TASK 1: Check each statement against the changelog and answer yes or no for each, quoting the words that decide it: (a) Newer NVIDIA devices showed a visible speed increase. (b) Kernel code 29800 was removed because it is identical to 27700. (c) Intel dGPUs have already been tested.
TASK 2: List every command-line option that appears in the changelog.
TASK 3: Summarize the changelog in three sentences.

GIVEN PASSAGE:
# # # # # # #

This affects the inner core of nearly all kernels and thus impacts
almost all hash modes. The only functional change is that we now
manually unroll the individual steps of the transform() functions,
saving a small amount of constant memory.
In most cases, JIT compilers would likely detect the unused constant
buffer and remove it automatically, but this makes it explicit.
Tested on newer NVIDIA devices: no speed change observed.
Tested on older NVIDIA devices: visible speed increase.
Tested on AMD devices: visible speed increase across all tested GPUs.
Not yet tested: CPUs, Intel iGPUs, Intel dGPUs.
Updated kernel declarations from "KERNEL_FQ void HC_ATTR_SEQ" to "KERNEL_FQ KERNEL_FA void". Please update your custom plugin kernels accordingly.
Added spilling size as a factor in calculating usable memory per device. This is based on undocumented variables and may not be 100% accurate, but it works well in practice.
Added a compiler hint to scrypt-based kernels indicating the guaranteed maximum thread count per kernel invocation.
Removed redundant kernel code 29800, as it is identical to 27700, and updated the plugin.
Substitute long parameter lists in ~2900 kernel function declarations
with macros. This cleans up the code, reduces probability of copy-paste
errors and highlights the differences between kernel functions. Also
reduces the size of the OpenCL folder by ~3 MB.
Renamed pure kernels to default kernels
Replaced long option --length-limit-disable with --optimized-kernel-enable
Replaced short option -L with -O
Set --optimized-kernel-enable to unset by default

# # # # # # #

LISTED RECORDS:
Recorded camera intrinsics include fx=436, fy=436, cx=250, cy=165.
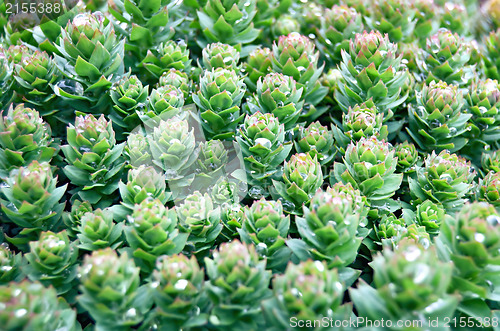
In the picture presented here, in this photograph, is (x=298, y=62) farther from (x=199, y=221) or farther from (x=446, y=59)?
(x=199, y=221)

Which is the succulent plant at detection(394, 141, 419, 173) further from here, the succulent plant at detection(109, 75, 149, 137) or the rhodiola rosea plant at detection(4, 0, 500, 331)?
the succulent plant at detection(109, 75, 149, 137)

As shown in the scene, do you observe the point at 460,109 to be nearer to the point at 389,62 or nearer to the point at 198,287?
the point at 389,62

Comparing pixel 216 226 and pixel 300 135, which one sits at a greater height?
pixel 300 135

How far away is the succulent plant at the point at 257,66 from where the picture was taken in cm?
193

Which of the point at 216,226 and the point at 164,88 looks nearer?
the point at 216,226

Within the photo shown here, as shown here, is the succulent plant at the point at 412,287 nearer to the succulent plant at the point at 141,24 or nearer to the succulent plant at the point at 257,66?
the succulent plant at the point at 257,66

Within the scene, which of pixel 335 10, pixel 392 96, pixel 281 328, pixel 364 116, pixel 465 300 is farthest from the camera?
pixel 335 10

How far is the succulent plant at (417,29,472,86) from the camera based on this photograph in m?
2.00

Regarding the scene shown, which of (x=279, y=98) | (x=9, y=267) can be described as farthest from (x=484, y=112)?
(x=9, y=267)

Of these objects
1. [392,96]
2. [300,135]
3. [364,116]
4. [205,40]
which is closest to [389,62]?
[392,96]

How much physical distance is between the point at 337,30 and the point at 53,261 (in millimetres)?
1610

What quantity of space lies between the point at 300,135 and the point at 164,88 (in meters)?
0.58

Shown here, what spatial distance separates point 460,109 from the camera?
1.89m

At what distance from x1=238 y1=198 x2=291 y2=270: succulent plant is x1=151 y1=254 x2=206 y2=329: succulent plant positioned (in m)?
0.23
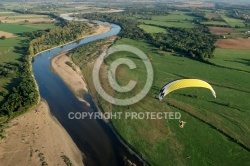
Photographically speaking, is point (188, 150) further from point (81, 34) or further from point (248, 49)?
point (81, 34)

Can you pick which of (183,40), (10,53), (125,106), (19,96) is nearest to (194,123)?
(125,106)

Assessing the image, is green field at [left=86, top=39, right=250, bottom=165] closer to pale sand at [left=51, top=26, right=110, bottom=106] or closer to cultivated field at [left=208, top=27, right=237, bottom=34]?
pale sand at [left=51, top=26, right=110, bottom=106]

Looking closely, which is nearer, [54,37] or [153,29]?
[54,37]

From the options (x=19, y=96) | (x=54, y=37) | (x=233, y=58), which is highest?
(x=233, y=58)

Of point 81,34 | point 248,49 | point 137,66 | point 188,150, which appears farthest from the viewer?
point 81,34

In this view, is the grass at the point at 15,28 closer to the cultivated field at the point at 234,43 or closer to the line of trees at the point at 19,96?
the line of trees at the point at 19,96

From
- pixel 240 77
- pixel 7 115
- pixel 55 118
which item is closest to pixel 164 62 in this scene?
pixel 240 77

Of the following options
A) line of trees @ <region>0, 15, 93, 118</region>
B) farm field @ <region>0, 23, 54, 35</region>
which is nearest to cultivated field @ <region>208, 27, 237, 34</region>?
line of trees @ <region>0, 15, 93, 118</region>

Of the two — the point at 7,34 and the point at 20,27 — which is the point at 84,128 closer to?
the point at 7,34
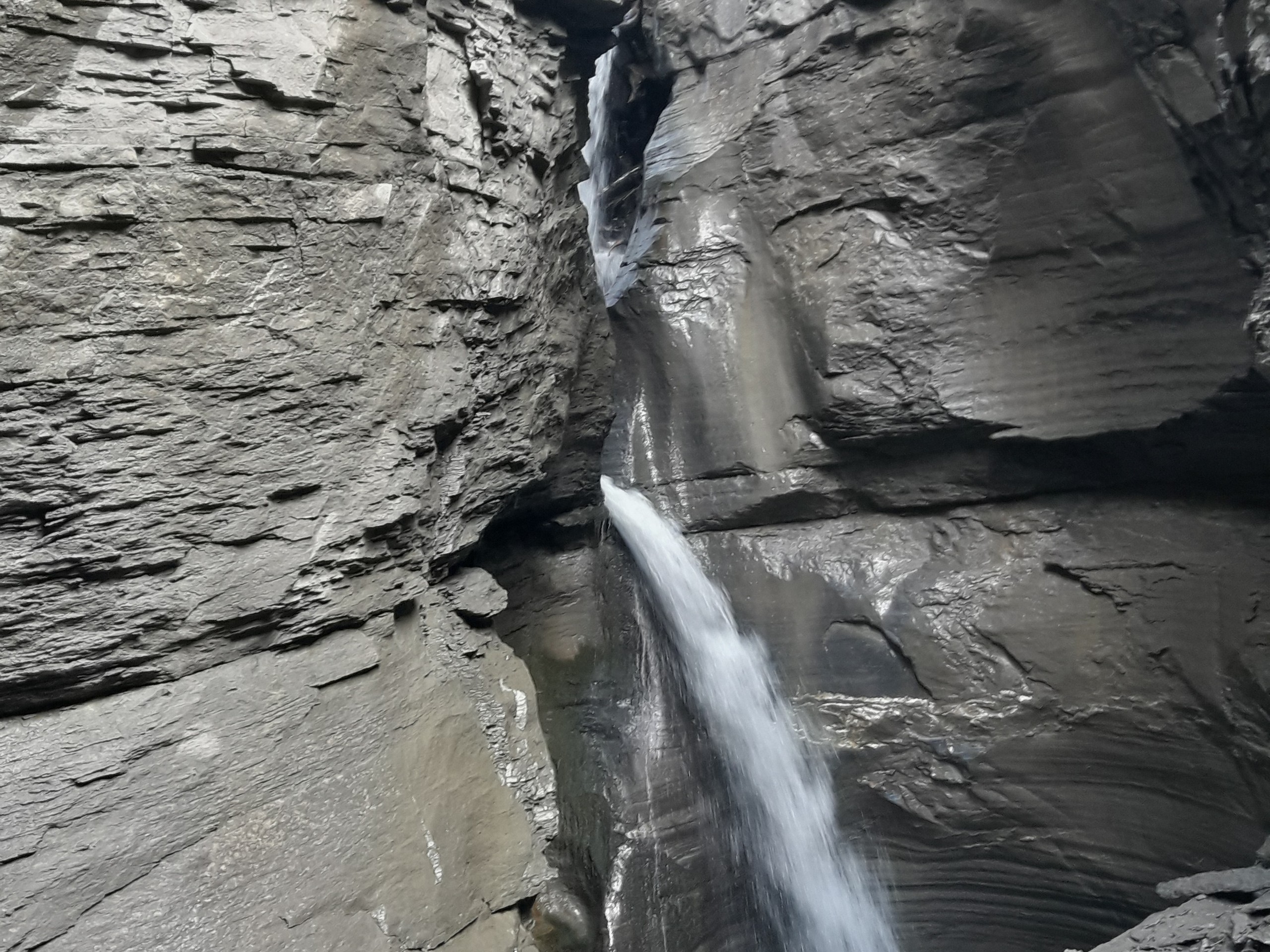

# # # # # # #

TASK RESPONSE 1:
(a) No: "Tested on newer NVIDIA devices: no speed change observed."
(b) Yes: "Removed redundant kernel code 29800, as it is identical to 27700"
(c) No: "Not yet tested: CPUs, Intel iGPUs, Intel dGPUs."

TASK RESPONSE 2:
--length-limit-disable
--optimized-kernel-enable
-L
-O

TASK RESPONSE 3: The transform() steps in nearly all kernels are now unrolled by hand, which saves a small amount of constant memory and brought visible speed increases on older NVIDIA and AMD devices but no change on newer NVIDIA devices. Kernel declarations were updated, and about 2900 kernel function declarations now use macros in place of long parameter lists, which shrinks the OpenCL folder by about 3 MB. Other changes count spilling size toward usable memory per device, add a compiler hint to scrypt-based kernels, remove redundant kernel 29800, rename pure kernels to default kernels, and replace --length-limit-disable and -L with --optimized-kernel-enable and -O, which is unset by default.